Perhaps, in the end, the only thing they could agree on was that they both had much to lose and little, if anything, to gain from slagging off at each other in public.
Geoffrey Smith and the National Gallery of Victoria have reached a secret settlement, avoiding a trial that was certain to cause, at the very least, extreme embarrassment to both sides.
The only aspect of the settlement that’s officially on the record is that Smith has resigned from his job as Curator of Australian Art, a position from which he was suspended in late July after an internal investigation found he had a case to answer over allegations of serious misconduct. Smith is quoted in The Age as saying: “Now, for my brilliant career part two”.
The now-abandoned Federal Court trial, that had been scheduled to begin next Monday, was to be the next step in Smith’s battle to be reinstated in his job and to stop the gallery from further inquiring into his involvement in the commercial gallery business of his ex-lover.
According to ex-NGV spinner Corrie Perkin, writing in The Oz, Smith will be paid his statutory entitlements, including accrued long-service and holiday leave. Smith had worked at the gallery for close to 16 years. Perkin claims that the NGV and Smith will pay their own legal costs, which she estimates at more than $100,000 for both sides, but on my estimate would be closer to $200,000, if not more.

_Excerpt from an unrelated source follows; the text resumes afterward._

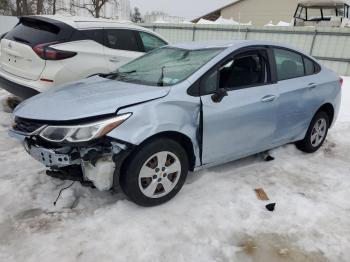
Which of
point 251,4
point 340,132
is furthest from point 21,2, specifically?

Katrina Strickland, writing in The Fin, also quotes rumours that Smith will receive “little, if anything else” other than his standard entitlements.
Strickland claims that Smith had been seeking a $200,000 payout but that the NGV’s president of Trustees Allan Myers QC had been adamant that he not get anything more than what he was entitled to under his terms of employment.
With the reputations of Smith and the NGV already tarnished by this three-month saga, the trial had the potential to do even greater damage, with each side poised to make explosive revelations about the other.
Smith’s lawyers were seeking access to documents that were said to reveal conflicts of interest involving other NGV staff and trustees. For its part, the NGV had access to a raft of documents recovered from Smith’s work computer that were believed to contain additional details about his involvement in the commercial gallery owned by his ex-partner Robert Gould.
This whole saga stemmed from Smith’s own admissions – made in a Supreme Court affidavit – about his efforts to boost the reputation of Gould Galleries. Gould denies Smith played any significant role in his business.